An exact copy of the data is needed, but without any of its images.
(Data block)
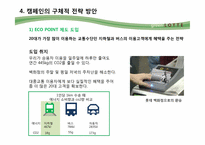 [환경마케팅] 롯데백화점 그린마케팅의 현주소 및 새로운 전략 방안 제안-6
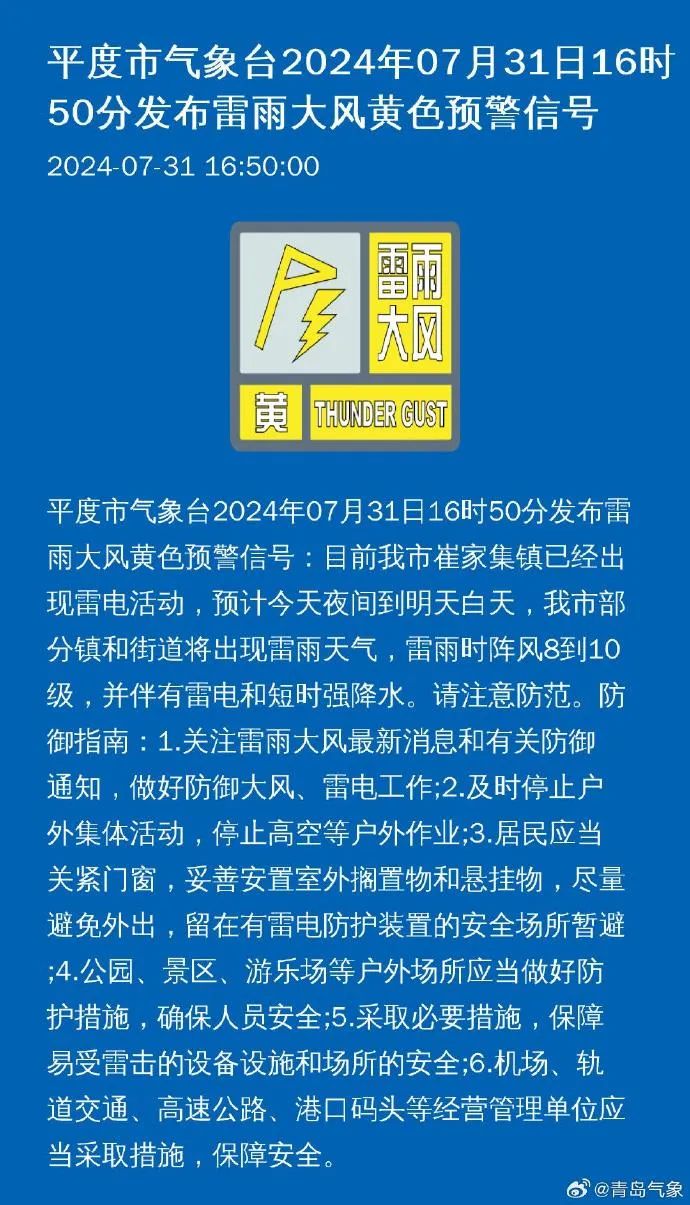 麻家集镇最新招聘信息汇总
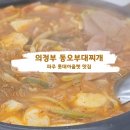 만원으로 즐기는 깔끔한 파주 롯데아울렛 맛집, 의정부 동오부대찌개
(End Data block)
Answer box
 [환경마케팅] 롯데백화점 그린마케팅의 현주소 및 새로운 전략 방안 제안-6
 麻家集镇最新招聘信息汇总
 만원으로 즐기는 깔끔한 파주 롯데아울렛 맛집, 의정부 동오부대찌개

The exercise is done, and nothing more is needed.